[Records from a collection]
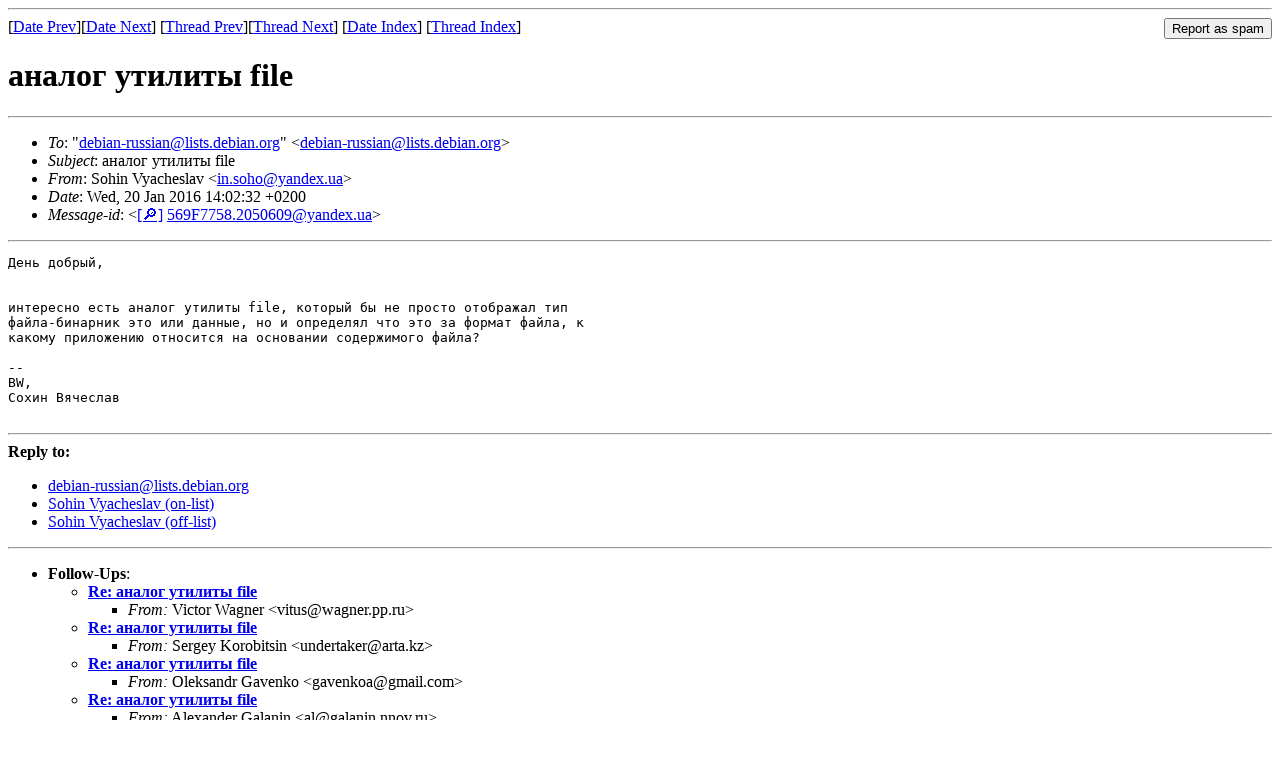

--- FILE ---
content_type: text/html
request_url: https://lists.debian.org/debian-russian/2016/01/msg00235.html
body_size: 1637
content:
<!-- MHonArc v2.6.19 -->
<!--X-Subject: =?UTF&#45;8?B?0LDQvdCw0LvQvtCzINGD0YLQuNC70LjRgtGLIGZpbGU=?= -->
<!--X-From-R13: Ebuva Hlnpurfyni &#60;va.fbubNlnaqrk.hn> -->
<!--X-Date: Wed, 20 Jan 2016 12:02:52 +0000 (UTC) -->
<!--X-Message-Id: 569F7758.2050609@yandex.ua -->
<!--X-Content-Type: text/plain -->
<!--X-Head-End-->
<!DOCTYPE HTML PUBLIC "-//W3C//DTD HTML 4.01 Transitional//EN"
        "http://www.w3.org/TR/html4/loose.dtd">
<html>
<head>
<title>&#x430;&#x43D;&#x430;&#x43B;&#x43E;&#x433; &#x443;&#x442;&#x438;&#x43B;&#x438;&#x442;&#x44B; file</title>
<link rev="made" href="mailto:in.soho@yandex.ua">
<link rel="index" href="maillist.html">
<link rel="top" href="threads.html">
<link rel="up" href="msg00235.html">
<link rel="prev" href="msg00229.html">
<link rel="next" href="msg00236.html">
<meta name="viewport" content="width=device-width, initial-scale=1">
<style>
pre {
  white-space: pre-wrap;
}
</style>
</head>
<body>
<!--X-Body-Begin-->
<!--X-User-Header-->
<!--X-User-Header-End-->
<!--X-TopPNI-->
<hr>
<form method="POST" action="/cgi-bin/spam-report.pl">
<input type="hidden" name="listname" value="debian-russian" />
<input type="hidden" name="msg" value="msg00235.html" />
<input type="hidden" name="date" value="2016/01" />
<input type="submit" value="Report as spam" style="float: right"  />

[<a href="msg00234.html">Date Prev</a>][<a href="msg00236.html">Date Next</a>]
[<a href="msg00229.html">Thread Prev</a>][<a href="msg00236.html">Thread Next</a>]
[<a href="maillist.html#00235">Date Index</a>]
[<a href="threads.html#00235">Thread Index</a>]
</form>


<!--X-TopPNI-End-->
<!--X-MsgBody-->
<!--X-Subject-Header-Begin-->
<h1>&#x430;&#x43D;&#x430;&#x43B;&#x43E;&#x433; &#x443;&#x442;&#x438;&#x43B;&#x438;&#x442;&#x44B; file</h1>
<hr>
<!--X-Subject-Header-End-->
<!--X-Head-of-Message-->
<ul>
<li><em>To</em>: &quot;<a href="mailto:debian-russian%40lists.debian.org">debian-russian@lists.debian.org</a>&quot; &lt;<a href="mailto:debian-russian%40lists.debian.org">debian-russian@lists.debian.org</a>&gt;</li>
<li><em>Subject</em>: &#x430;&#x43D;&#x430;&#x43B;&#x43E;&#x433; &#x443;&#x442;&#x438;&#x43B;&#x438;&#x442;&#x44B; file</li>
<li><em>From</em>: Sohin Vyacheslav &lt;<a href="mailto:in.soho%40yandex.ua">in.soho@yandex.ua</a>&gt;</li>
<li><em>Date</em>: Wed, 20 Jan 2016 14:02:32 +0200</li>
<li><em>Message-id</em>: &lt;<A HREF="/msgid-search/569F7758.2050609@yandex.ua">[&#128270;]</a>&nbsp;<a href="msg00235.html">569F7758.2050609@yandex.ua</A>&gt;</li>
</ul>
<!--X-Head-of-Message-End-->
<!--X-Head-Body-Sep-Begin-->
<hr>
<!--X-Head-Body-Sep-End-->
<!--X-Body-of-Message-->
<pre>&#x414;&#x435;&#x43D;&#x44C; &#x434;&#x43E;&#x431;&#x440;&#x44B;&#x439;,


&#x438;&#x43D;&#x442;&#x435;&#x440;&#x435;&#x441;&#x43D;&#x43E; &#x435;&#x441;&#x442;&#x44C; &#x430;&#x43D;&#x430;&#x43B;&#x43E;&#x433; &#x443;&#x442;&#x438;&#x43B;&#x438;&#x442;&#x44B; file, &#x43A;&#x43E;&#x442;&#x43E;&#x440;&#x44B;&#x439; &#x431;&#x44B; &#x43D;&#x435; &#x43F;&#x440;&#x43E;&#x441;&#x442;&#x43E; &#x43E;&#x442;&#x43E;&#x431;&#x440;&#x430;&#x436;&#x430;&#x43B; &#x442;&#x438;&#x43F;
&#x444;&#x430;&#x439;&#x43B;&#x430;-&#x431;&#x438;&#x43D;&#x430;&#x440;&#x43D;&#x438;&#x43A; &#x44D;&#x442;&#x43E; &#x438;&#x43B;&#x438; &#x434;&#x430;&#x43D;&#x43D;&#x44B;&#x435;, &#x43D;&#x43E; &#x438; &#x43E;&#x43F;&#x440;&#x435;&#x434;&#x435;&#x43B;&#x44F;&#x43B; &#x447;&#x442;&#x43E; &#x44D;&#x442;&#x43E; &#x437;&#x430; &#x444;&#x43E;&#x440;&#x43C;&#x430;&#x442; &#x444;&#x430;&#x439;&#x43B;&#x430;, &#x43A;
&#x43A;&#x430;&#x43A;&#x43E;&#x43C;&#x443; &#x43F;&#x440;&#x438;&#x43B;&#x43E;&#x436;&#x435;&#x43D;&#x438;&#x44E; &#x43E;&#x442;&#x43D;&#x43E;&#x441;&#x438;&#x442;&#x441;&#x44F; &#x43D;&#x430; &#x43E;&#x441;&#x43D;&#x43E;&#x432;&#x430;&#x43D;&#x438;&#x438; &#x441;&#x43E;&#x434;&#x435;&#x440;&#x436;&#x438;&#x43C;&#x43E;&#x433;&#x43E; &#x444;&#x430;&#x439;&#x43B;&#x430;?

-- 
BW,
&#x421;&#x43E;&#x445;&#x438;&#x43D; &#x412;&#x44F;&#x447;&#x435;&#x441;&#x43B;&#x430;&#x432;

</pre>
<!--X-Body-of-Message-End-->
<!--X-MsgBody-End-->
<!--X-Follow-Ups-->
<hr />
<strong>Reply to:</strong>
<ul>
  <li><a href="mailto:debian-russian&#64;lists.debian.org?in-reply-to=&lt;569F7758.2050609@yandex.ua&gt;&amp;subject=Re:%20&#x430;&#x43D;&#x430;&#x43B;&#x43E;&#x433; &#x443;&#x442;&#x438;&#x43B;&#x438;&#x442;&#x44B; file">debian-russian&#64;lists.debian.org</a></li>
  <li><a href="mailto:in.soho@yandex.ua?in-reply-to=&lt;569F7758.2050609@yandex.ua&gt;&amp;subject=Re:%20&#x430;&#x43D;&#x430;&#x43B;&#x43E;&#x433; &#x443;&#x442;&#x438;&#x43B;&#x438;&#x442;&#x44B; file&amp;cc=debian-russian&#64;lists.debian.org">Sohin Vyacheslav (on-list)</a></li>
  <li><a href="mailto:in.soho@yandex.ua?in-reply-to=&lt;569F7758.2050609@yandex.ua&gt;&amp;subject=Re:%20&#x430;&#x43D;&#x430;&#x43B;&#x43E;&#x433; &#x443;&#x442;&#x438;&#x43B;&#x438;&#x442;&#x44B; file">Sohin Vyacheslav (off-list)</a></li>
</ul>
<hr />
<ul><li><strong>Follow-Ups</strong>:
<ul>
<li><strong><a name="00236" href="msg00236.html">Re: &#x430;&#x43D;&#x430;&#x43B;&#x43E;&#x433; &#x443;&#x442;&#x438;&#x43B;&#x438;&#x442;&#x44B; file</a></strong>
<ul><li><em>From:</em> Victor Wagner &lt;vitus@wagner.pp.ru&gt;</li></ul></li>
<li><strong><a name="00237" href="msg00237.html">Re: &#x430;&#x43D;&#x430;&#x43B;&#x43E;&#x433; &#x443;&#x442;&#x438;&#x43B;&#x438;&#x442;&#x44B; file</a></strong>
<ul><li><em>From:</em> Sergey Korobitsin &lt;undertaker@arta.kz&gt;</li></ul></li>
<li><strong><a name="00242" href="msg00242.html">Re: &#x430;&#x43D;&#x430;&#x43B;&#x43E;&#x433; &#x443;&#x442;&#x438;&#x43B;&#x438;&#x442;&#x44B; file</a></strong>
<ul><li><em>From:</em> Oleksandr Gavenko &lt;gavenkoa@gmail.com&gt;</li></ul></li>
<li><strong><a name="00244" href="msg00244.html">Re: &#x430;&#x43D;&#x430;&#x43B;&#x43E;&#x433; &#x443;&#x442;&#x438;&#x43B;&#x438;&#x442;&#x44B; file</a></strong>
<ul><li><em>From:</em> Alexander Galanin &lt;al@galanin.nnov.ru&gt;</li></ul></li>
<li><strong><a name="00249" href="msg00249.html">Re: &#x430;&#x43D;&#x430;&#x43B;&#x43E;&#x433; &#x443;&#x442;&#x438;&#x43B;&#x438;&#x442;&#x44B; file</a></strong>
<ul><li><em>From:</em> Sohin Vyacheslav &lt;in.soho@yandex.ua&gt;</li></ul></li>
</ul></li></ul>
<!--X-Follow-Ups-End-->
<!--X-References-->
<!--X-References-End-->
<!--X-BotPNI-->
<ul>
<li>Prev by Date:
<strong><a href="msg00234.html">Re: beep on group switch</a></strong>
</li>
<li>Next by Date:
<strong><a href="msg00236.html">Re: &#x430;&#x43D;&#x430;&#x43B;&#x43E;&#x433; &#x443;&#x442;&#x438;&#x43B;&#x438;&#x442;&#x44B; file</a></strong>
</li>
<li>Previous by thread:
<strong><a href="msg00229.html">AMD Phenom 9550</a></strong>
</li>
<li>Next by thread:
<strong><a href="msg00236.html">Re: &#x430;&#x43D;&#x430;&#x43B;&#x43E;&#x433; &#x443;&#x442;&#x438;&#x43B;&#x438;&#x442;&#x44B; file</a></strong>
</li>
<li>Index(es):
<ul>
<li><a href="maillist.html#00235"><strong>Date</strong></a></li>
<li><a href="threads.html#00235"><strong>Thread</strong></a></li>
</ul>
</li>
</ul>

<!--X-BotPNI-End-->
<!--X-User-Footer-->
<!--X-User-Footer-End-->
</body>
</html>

--

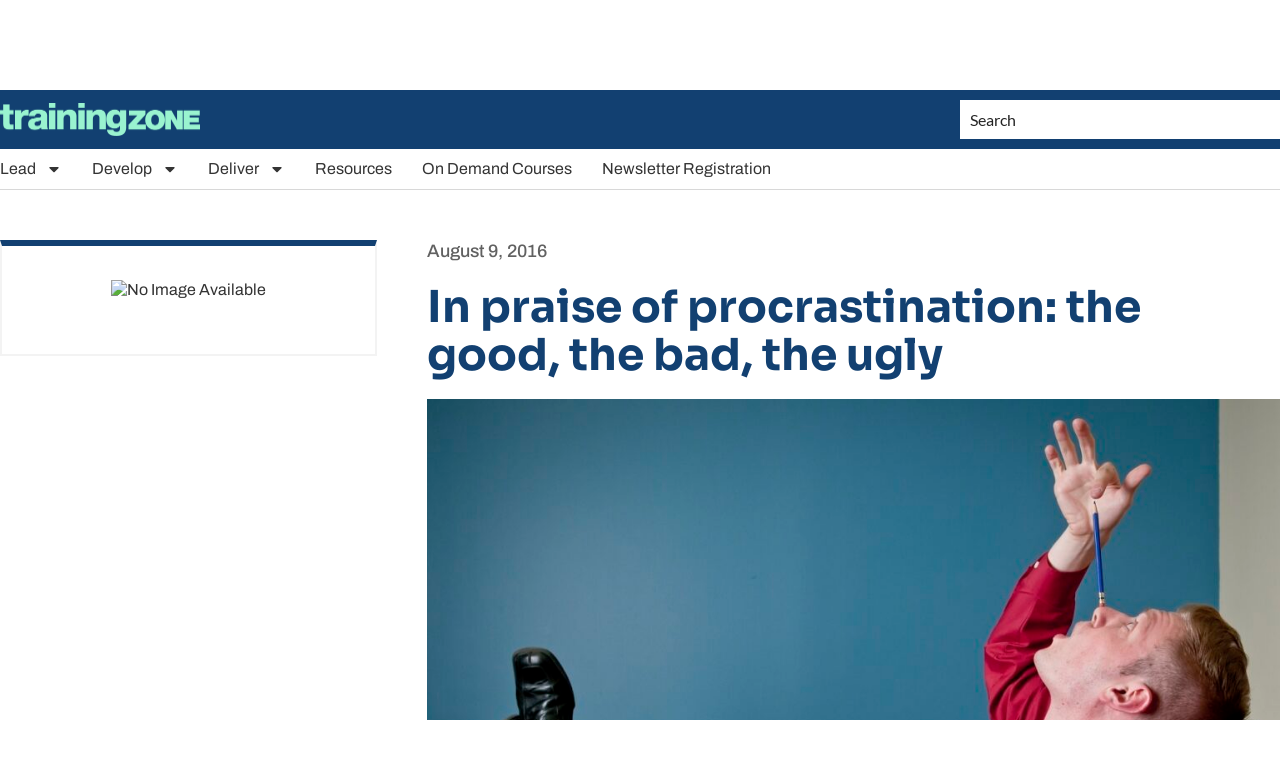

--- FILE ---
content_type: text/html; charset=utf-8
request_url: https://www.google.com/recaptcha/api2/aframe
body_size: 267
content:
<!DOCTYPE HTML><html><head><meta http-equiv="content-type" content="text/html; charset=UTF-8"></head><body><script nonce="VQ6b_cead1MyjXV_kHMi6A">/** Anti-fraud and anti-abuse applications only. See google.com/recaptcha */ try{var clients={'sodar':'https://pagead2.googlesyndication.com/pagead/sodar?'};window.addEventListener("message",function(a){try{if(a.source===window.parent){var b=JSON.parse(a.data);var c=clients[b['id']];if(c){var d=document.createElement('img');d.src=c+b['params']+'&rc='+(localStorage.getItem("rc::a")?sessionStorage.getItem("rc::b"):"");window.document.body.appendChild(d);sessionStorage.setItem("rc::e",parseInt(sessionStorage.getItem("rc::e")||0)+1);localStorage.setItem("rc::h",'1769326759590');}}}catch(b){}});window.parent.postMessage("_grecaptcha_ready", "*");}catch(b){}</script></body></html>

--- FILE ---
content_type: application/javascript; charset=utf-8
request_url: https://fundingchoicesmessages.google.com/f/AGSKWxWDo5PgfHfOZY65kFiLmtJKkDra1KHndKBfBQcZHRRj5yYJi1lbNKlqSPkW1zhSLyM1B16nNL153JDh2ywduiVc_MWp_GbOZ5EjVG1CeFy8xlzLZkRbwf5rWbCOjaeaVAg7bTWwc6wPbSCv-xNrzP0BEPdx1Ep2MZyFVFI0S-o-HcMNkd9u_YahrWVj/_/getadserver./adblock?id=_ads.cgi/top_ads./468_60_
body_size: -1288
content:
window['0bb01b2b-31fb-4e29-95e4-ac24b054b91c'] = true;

---

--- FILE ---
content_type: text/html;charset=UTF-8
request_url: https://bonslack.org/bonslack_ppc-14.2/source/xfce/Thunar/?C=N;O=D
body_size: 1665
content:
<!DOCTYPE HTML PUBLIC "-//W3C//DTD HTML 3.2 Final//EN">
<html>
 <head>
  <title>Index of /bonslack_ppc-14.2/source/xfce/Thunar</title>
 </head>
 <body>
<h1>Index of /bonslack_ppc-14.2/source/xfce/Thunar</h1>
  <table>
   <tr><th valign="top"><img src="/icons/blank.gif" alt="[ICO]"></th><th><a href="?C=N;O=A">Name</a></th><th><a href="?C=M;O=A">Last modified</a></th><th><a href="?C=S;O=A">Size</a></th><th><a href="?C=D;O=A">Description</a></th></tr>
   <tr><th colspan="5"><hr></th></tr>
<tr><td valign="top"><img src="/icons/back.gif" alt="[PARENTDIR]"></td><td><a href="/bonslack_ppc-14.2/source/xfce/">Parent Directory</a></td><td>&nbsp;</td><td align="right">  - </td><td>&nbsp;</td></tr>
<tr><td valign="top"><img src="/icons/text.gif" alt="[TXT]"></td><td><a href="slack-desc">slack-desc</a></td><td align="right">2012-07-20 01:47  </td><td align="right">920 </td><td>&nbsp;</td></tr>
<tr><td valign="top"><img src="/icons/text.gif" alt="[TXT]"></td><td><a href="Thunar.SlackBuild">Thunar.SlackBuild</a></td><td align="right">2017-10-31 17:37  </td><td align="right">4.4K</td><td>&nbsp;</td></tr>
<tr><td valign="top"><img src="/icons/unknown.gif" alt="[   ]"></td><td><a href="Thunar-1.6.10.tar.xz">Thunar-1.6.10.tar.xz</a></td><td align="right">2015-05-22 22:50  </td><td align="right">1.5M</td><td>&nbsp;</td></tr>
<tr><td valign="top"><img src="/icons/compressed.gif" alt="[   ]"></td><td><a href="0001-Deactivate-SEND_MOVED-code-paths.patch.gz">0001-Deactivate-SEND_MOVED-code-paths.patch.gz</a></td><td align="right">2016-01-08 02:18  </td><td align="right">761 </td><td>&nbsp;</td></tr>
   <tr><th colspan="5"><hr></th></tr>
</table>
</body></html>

WHAT YOU HAVE TO DO: Your answer must be a single number: the count of lines above that contain the string "Follow".

ANSWER AREA: 3